Hi Paul, thanks for taking the time to read this and for the comment. I faced
similar reactions while setting this up, so I may be somewhat equipped to
respond.

I’m not hoping to convince you here but I'll still try to provide a more
complete picture.

From a team perspective, let's take a first example. Two senior engineers,
Alice and Bob, work for company X. They have similar experience and roles.
Alice lives in Central London, and Bob lives in Sofia, Bulgaria. In both cases
that's because their respective families live there.

Say we chose to pay both the same exact amount: 75k£ gross per year, a fair
senior wage in London.

In real terms, adjusting for difference in cost of living (for which hard data
exists), Bob makes the equivalent of 150k£ per year; twice more than Alice,
and also over twice what others in Sofia make for a similar job.

Such effective compensation discrepancies in a team can rapidly create
extremely nasty jealousies.

In a word, balance in a team is important.

The principle we’ve tried to live by here is “fairness”. To the point I
_asked_ for my salary to be cut by 20% when I went remote myself. Perhaps this
proves my “good faith”.

We did try to provide identical standards of living, be we’re of course not
imposing lifestyles—the point of remote, as you point out, is in part that you
can choose where and how you live.

For a practical example: living in the countryside in France, I have to spend
money on a car but my rent is lower; I go to the restaurant less often but I
spend more on food. In other words, I balance my lifestyle and budget
differently but my “living standards” are similar.

To be coldly statistical about it, I was in the Xth percentile in terms in
revenue or taxes in the UK, and I’m probably in the same percentile in France.

Let’s consider your examples. I’ll ignore the dependent person example, as
that’s not relevant to the discussion (not being locale dependent).

Regarding the example of the person living in the London suburbs, you’re
correct. We probably couldn’t pay them less for a similar job in absolute
terms. But the example makes my point: for various reasons that person
balances their lifestyle differently: e.g. spend more money and time on
transport, less on rent. In my experience, they probably still have the same
“living standards” (again, not a very precise term).
------------------------------------------------------------------------
> STATED PROBLEM
Copy out the forum reply above on adjusting remote salaries for cost of living, word for word and in full.

> RECORDED INFORMATION
------------------------------------------------------------------------
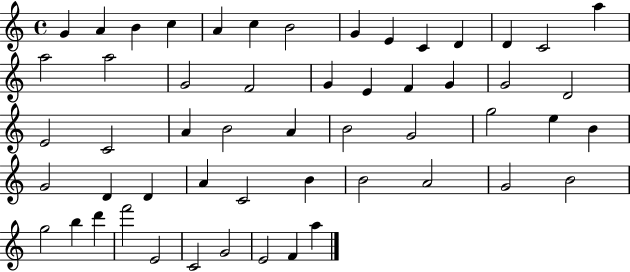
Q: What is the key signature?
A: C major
------------------------------------------------------------------------
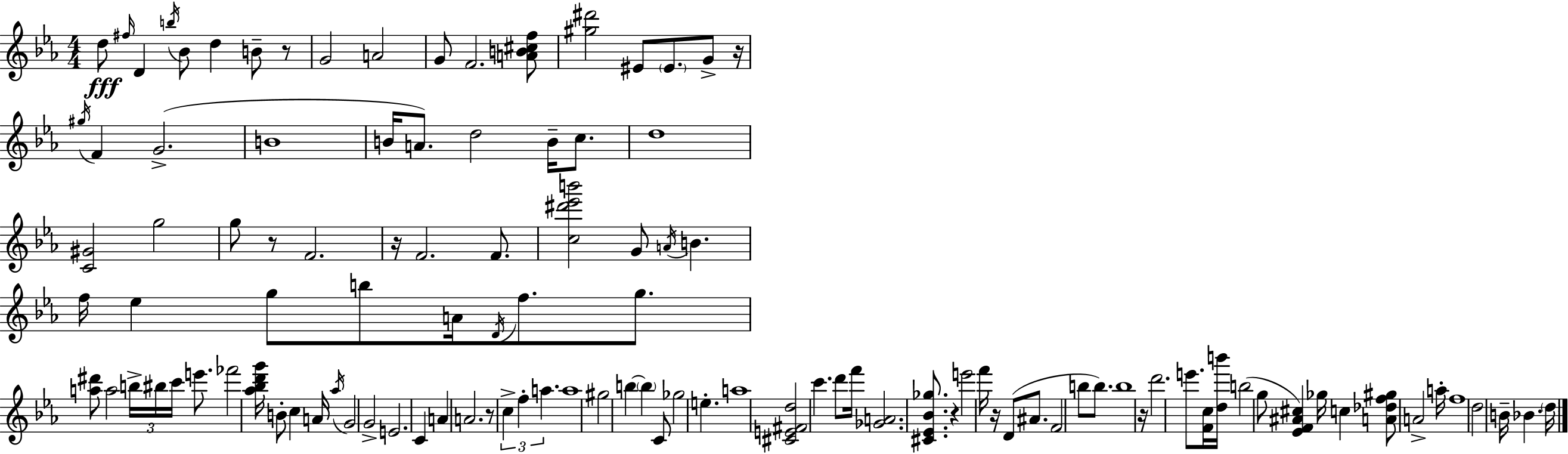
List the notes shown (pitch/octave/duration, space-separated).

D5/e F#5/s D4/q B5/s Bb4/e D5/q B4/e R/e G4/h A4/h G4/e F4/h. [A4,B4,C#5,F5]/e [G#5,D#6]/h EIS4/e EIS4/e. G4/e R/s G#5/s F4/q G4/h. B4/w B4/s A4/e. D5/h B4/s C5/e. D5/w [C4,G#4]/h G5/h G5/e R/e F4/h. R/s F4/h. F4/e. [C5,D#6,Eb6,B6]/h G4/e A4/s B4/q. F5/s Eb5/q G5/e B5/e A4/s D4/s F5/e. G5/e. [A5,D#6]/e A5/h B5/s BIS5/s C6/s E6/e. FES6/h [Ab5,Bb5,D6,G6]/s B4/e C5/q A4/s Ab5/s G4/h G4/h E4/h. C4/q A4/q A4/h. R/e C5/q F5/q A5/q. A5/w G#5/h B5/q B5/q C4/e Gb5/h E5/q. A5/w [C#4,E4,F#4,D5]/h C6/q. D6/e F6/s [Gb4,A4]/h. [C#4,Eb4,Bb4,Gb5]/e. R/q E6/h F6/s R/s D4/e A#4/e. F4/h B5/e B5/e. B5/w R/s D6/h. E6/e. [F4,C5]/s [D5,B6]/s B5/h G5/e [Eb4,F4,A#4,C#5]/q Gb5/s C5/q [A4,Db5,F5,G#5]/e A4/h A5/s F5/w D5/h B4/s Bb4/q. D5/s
------------------------------------------------------------------------
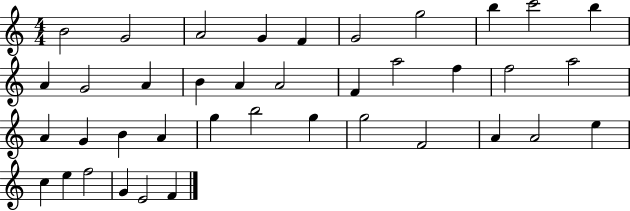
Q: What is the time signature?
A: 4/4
------------------------------------------------------------------------
> RESPONSE
Hi Paul, thanks for taking the time to read this and for the comment. I faced
similar reactions while setting this up, so I may be somewhat equipped to
respond.

I’m not hoping to convince you here but I'll still try to provide a more
complete picture.

From a team perspective, let's take a first example. Two senior engineers,
Alice and Bob, work for company X. They have similar experience and roles.
Alice lives in Central London, and Bob lives in Sofia, Bulgaria. In both cases
that's because their respective families live there.

Say we chose to pay both the same exact amount: 75k£ gross per year, a fair
senior wage in London.

In real terms, adjusting for difference in cost of living (for which hard data
exists), Bob makes the equivalent of 150k£ per year; twice more than Alice,
and also over twice what others in Sofia make for a similar job.

Such effective compensation discrepancies in a team can rapidly create
extremely nasty jealousies.

In a word, balance in a team is important.

The principle we’ve tried to live by here is “fairness”. To the point I
_asked_ for my salary to be cut by 20% when I went remote myself. Perhaps this
proves my “good faith”.

We did try to provide identical standards of living, be we’re of course not
imposing lifestyles—the point of remote, as you point out, is in part that you
can choose where and how you live.

For a practical example: living in the countryside in France, I have to spend
money on a car but my rent is lower; I go to the restaurant less often but I
spend more on food. In other words, I balance my lifestyle and budget
differently but my “living standards” are similar.

To be coldly statistical about it, I was in the Xth percentile in terms in
revenue or taxes in the UK, and I’m probably in the same percentile in France.

Let’s consider your examples. I’ll ignore the dependent person example, as
that’s not relevant to the discussion (not being locale dependent).

Regarding the example of the person living in the London suburbs, you’re
correct. We probably couldn’t pay them less for a similar job in absolute
terms. But the example makes my point: for various reasons that person
balances their lifestyle differently: e.g. spend more money and time on
transport, less on rent. In my experience, they probably still have the same
“living standards” (again, not a very precise term).